··· Given records ···

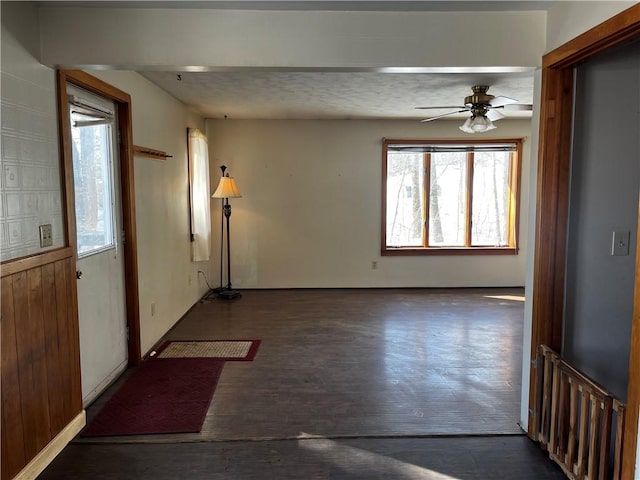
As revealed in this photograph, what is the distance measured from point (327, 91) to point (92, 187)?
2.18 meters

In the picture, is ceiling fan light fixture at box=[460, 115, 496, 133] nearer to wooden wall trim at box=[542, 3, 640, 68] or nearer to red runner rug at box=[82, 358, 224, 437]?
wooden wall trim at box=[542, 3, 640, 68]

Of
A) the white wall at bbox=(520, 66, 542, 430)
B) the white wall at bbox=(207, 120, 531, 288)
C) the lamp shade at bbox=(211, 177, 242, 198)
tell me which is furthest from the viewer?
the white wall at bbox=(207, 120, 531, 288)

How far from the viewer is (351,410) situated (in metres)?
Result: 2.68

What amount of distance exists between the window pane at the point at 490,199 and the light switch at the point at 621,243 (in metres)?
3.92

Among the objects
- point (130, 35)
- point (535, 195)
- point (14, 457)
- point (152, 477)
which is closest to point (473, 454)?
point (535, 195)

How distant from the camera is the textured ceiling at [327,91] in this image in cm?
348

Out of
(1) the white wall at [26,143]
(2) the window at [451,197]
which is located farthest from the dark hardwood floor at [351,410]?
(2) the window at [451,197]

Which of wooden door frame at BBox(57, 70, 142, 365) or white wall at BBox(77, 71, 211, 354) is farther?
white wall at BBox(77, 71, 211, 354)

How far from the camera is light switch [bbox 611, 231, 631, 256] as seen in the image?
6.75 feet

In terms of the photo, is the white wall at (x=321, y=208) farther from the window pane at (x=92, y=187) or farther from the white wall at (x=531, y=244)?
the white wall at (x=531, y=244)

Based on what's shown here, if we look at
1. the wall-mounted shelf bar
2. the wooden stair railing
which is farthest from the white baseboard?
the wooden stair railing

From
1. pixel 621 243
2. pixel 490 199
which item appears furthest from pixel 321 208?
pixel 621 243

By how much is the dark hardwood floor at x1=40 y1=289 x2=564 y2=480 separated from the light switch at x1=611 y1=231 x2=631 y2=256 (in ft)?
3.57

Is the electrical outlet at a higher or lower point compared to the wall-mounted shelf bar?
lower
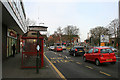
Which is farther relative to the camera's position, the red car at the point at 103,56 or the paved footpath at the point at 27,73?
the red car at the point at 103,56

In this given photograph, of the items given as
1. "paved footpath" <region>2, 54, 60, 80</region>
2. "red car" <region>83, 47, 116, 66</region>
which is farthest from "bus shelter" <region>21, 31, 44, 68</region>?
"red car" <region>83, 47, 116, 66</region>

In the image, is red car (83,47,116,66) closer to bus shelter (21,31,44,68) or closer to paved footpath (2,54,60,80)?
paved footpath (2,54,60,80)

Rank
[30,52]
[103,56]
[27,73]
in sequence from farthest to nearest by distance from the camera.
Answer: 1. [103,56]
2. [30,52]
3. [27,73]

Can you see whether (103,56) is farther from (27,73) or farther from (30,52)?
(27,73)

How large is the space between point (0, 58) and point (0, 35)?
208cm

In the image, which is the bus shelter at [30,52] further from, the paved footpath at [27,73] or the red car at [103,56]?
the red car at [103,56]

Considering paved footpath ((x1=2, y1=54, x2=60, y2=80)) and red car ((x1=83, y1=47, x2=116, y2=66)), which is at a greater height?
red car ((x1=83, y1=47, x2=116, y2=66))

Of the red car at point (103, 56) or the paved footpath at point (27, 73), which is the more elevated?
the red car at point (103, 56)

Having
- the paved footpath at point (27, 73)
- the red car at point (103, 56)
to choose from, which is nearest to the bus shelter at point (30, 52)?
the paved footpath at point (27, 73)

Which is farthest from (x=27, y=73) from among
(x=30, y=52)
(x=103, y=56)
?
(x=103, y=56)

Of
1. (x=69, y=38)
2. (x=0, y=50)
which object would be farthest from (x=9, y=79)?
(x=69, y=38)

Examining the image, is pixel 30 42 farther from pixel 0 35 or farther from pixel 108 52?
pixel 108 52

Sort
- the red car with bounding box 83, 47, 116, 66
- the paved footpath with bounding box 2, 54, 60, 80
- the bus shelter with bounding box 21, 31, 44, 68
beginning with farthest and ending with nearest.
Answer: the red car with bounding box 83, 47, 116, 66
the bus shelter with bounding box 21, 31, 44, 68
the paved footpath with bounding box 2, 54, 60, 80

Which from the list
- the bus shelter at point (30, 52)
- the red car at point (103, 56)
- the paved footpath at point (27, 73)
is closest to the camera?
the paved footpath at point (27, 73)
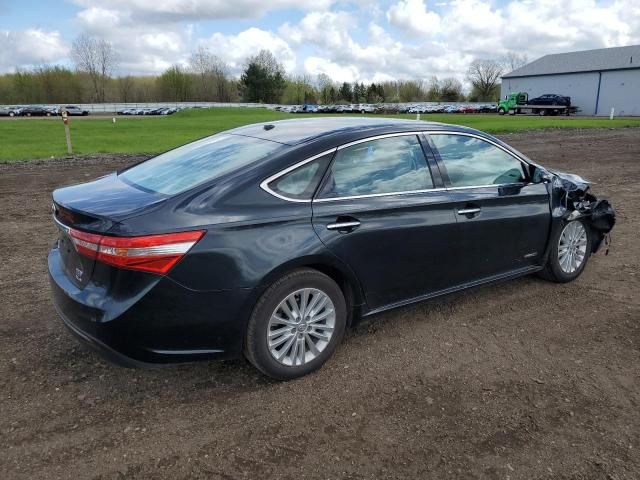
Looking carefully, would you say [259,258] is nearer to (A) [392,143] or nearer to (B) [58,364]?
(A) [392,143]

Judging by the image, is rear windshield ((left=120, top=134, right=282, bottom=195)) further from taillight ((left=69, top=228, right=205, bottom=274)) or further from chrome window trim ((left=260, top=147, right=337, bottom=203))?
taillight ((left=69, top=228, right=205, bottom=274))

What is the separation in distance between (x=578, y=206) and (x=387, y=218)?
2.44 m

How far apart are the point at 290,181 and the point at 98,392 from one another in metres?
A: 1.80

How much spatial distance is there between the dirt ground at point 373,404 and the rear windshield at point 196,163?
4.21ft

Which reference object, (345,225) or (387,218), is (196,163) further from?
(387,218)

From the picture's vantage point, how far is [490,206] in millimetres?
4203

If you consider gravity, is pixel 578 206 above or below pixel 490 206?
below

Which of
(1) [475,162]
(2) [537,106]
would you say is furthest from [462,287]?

···
··· Given records ···

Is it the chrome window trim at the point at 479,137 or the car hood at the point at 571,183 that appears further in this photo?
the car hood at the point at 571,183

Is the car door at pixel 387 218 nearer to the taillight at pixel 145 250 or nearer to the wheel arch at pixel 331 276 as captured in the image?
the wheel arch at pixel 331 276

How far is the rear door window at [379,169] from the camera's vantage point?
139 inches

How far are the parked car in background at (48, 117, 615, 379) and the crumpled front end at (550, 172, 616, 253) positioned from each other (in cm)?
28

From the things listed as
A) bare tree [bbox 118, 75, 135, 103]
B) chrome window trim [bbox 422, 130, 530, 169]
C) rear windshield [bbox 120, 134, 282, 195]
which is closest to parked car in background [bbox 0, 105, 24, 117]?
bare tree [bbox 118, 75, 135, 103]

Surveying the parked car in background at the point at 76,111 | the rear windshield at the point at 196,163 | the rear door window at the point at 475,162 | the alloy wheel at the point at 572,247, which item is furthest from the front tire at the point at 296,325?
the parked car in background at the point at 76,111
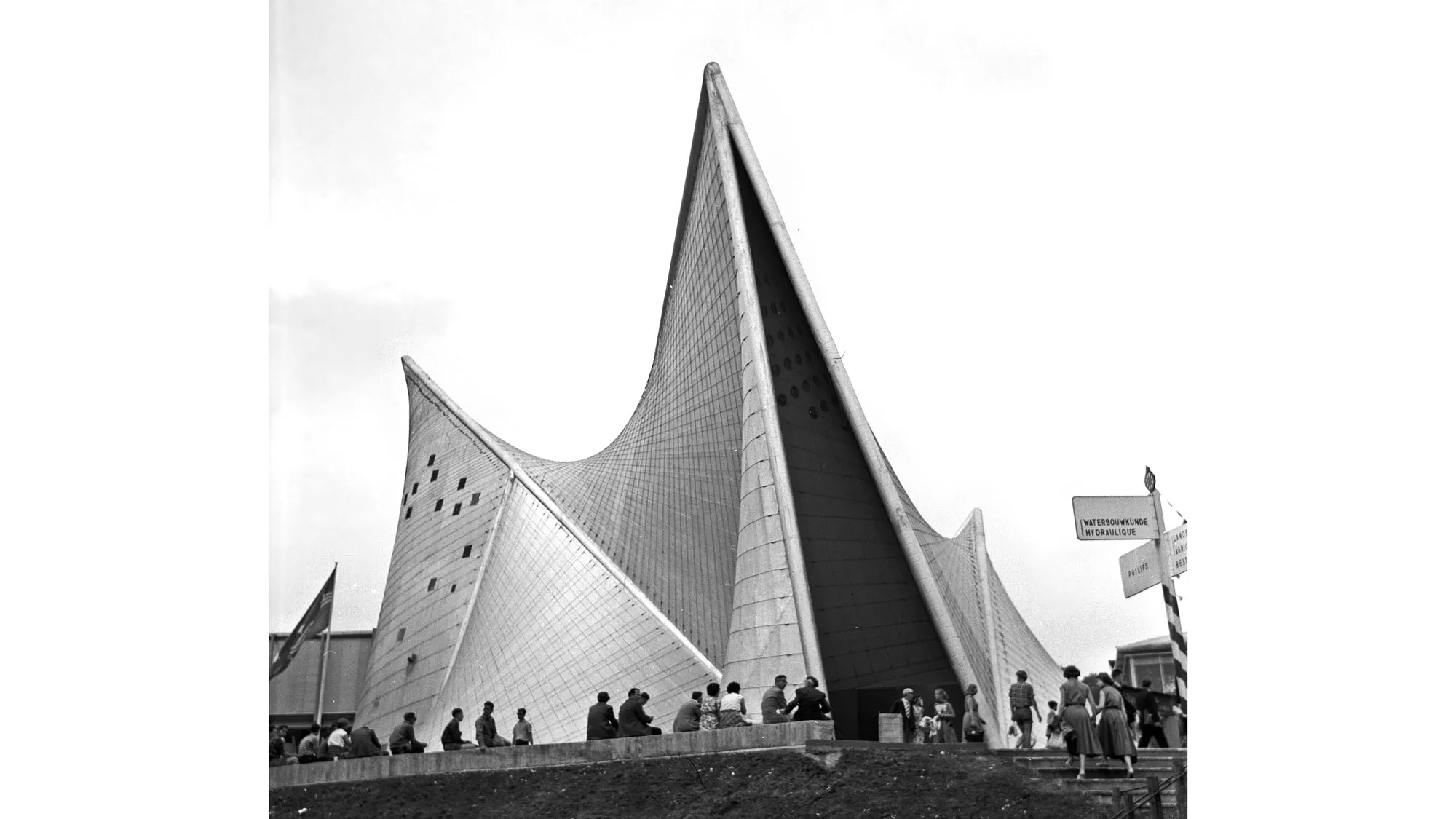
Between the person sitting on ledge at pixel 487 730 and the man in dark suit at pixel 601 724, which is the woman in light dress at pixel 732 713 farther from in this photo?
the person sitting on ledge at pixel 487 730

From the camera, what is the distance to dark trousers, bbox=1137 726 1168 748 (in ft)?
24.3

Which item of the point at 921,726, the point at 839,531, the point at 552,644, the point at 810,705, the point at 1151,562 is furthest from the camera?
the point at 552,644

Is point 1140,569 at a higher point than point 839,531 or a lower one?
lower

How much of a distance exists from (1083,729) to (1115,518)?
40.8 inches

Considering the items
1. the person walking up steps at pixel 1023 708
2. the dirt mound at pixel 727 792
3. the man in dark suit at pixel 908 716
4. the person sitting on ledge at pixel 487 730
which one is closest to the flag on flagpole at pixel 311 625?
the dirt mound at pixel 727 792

···

Problem to solve: Return every line of the records above that contains the string "ledge". Matching is case-sensitive.

Answer for this exercise:
Between the person sitting on ledge at pixel 487 730 and the man in dark suit at pixel 601 724, which is the woman in light dress at pixel 732 713 farther from in this photo?
the person sitting on ledge at pixel 487 730
4. the person sitting on ledge at pixel 487 730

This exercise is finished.